The preceding query results in a table that contains only the time series from resources in a zone that begins with us-central.

MQL queries are structured to pass the output of one operation as the input to the next operation. This table-based approach lets you link operations together to manipulate this data by filtering, selection, and other familiar database operations like inner and outer joins. You can also run various functions on the data in the time series as the data is passed from one operation to another.

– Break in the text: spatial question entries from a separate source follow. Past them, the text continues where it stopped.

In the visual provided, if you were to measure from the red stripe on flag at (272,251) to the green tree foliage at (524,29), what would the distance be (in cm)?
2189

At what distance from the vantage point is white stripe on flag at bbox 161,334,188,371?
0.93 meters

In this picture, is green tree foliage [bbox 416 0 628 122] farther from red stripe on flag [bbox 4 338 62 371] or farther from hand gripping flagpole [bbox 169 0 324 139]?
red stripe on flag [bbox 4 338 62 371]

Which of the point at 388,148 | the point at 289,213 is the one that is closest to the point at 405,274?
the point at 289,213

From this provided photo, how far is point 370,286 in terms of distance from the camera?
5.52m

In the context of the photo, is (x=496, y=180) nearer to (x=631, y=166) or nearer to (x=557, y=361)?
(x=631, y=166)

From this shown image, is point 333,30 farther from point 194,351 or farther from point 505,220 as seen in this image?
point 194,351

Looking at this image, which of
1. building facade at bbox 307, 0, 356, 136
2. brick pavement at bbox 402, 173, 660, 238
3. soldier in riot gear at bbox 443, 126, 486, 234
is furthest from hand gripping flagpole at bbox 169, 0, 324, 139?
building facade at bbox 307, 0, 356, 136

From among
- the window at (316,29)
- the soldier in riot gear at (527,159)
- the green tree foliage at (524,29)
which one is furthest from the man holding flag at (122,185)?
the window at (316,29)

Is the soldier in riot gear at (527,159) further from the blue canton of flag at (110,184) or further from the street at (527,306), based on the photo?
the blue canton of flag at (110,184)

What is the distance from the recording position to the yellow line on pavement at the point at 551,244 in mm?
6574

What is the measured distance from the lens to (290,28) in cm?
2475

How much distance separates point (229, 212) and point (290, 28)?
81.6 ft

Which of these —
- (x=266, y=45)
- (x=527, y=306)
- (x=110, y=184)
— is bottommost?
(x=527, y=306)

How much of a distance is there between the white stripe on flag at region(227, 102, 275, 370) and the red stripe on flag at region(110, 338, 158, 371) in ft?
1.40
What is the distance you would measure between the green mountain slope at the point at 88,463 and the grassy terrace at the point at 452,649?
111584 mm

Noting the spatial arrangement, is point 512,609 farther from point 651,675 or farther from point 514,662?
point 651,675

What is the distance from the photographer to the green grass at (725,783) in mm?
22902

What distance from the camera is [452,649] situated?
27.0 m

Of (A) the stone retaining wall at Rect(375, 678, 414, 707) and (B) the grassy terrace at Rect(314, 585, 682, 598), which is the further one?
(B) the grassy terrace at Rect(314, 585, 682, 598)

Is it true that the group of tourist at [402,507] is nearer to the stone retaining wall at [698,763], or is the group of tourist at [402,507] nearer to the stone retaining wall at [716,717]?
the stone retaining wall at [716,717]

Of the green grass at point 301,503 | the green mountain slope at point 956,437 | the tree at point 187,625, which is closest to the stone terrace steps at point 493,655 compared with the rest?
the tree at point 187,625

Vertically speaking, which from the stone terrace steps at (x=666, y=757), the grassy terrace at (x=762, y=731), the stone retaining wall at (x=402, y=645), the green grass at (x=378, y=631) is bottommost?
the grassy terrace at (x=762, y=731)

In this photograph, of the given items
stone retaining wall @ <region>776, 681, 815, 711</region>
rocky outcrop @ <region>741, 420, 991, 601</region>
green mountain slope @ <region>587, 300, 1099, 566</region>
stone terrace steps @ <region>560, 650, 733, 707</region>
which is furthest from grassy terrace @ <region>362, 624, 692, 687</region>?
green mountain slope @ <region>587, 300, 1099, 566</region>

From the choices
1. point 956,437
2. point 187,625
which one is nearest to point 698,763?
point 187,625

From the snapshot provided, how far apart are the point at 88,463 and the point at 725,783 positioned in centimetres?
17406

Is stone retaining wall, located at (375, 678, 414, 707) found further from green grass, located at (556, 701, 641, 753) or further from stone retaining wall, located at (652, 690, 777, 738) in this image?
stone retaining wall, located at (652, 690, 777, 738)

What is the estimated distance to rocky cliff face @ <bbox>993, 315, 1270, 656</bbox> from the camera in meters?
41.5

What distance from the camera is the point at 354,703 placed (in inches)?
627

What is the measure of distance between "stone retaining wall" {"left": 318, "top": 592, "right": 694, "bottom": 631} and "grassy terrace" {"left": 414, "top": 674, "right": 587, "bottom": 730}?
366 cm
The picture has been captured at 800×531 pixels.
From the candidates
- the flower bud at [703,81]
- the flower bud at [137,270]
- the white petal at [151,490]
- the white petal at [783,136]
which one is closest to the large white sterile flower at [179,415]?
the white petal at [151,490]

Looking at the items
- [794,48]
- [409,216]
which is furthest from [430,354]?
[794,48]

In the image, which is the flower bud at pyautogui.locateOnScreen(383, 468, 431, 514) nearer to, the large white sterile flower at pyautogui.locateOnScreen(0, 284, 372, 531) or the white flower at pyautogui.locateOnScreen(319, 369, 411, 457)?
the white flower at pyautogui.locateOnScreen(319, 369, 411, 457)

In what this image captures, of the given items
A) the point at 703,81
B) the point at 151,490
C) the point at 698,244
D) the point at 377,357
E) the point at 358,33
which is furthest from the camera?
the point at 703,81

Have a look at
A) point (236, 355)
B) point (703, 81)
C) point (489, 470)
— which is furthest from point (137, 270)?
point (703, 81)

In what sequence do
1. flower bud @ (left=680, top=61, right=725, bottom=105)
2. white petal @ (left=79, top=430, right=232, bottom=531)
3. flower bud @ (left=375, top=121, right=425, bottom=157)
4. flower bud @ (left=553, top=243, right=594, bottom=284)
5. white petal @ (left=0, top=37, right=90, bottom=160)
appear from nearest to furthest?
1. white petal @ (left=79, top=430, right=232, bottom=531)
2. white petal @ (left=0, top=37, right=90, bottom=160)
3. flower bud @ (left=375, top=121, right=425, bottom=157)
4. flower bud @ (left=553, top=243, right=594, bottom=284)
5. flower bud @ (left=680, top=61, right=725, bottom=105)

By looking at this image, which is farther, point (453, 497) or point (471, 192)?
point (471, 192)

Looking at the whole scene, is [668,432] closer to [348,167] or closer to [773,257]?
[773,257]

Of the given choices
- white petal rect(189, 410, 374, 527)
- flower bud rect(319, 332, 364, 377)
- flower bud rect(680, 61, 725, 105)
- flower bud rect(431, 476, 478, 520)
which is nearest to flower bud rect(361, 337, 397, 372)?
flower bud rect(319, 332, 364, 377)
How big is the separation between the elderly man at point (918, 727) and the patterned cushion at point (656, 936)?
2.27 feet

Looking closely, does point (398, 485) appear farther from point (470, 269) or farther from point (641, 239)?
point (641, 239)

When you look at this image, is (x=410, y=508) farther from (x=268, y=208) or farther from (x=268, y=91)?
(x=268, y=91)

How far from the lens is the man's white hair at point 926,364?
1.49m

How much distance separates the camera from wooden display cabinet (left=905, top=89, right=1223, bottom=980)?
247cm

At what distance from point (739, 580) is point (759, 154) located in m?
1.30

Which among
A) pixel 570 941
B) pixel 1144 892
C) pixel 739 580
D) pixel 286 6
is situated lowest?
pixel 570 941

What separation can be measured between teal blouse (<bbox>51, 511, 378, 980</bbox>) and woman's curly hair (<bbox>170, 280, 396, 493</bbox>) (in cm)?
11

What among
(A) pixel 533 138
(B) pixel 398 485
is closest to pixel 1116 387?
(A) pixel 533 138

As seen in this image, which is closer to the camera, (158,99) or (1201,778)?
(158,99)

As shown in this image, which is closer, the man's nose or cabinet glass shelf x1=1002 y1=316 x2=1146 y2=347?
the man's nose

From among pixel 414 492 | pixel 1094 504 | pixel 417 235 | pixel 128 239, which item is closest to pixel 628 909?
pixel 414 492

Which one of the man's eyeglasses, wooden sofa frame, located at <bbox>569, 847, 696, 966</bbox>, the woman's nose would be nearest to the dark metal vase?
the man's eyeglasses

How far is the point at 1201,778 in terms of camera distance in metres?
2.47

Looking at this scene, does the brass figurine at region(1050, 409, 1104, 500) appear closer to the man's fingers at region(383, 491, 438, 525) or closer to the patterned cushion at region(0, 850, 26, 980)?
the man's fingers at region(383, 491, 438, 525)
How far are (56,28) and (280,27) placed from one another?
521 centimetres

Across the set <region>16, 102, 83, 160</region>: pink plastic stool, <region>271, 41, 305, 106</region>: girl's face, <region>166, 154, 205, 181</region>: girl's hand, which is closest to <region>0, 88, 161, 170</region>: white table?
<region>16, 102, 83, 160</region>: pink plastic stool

The operations and functions available in MQL are fully documented in Monitoring Query Language reference.

Query structure

A query is made up of one or more operations. Operations are linked, or piped, together so that the output of one operation is the input to the next. Therefore, the result of a query depends on the order of the operations. Some of the things you can do include the following:

  • Start a query with a fetch or other selection operation.
  • Build up a query with multiple operations piped together.
  • Select a desired subset of information with filter operations.
  • Aggregate related information with group_by operations.
  • Look at outliers with top and bottom operations.
  • Combine multiple queries with { ; } and join operations.
  • Use the value operation and functions to compute ratios and other values.

Not all queries use all of these options.

These examples introduce only some of the available operations and functions. For detailed information about the structure of MQL queries, see reference topic Query Structure.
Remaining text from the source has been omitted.